Engineering, Adoption, and Ethics of Lift-Assist Exoskeletons

Many occupations require workers to perform repetitive tasks such as lifting and bending that put significant strain on their bodies resulting in high levels of injury. Exoskeletons are one method of being able to decrease the forces on a worker while still allowing them to move. In this research, I propose a novel exoskeleton design that integrates the design process with an ethical understanding of how technology is used in society and a potential plan for an interdisciplinary approach to better adoption of this type of assistive technology. The exoskeleton is based around a novel differential that allows the exoskeleton legs to articulate during ambulatory motion while providing automatic lifting engagement by linking the force-generating mechanisms in each leg. Using a differential also allows the integration of a custom support level that can be changed during the design to better fit the varying motions found in different professions such as farming and manufacturing.

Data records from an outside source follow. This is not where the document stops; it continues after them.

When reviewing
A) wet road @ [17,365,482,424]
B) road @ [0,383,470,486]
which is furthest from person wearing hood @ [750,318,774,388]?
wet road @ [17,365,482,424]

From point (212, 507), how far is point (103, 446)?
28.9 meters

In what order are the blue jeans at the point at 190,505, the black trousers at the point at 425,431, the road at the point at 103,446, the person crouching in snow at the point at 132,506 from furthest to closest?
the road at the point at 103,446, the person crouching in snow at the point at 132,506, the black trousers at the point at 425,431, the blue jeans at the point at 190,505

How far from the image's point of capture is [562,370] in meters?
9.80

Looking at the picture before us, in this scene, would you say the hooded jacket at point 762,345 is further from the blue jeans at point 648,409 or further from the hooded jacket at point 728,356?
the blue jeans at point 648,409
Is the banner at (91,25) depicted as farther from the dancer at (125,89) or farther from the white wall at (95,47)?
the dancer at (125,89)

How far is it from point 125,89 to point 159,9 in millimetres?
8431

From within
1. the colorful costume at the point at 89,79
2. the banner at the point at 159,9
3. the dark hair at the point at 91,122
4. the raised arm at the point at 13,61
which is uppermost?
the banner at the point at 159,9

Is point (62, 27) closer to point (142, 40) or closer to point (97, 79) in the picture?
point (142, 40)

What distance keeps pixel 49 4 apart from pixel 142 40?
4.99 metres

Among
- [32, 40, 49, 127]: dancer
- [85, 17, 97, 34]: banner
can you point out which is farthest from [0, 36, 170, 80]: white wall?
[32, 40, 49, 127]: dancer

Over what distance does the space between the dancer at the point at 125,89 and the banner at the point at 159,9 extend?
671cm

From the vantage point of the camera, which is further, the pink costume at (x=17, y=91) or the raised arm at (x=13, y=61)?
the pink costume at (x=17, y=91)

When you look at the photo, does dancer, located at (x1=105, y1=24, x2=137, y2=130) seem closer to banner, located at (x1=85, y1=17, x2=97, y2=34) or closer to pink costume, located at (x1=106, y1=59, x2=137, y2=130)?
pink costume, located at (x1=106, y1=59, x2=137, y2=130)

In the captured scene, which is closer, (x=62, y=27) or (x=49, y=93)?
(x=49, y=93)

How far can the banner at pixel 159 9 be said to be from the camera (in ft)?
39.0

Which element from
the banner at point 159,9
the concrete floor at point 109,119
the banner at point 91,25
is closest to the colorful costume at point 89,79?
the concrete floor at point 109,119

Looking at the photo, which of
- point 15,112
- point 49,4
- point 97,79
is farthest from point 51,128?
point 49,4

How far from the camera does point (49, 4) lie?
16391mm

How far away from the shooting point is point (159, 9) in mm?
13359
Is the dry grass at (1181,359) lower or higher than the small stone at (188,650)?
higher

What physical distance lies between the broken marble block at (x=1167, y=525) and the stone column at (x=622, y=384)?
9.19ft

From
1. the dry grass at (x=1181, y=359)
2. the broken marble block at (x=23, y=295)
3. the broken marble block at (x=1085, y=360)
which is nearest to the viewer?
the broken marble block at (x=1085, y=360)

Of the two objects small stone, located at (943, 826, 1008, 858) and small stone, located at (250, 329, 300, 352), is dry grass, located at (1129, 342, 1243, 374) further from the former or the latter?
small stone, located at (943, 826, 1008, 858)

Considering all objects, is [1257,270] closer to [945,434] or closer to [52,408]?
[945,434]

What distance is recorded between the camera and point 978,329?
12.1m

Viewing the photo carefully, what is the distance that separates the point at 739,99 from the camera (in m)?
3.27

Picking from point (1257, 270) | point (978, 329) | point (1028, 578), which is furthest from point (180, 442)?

Testing for this design was performed by using farming-related tasks in a laboratory to understand the level of support provided by the exoskeleton. Results show the exoskeleton provides significant support for these tasks. This validation helps build trust in the technology before it is tested on actual farmers in real-world situations and helps minimize ethical concerns regarding potential exoskeleton use. I also discuss the ethical concerns and how they can be mitigated during the design and implementation phases to ensure workers are protected and improve overall buy-in to exoskeleton technology in the workplace.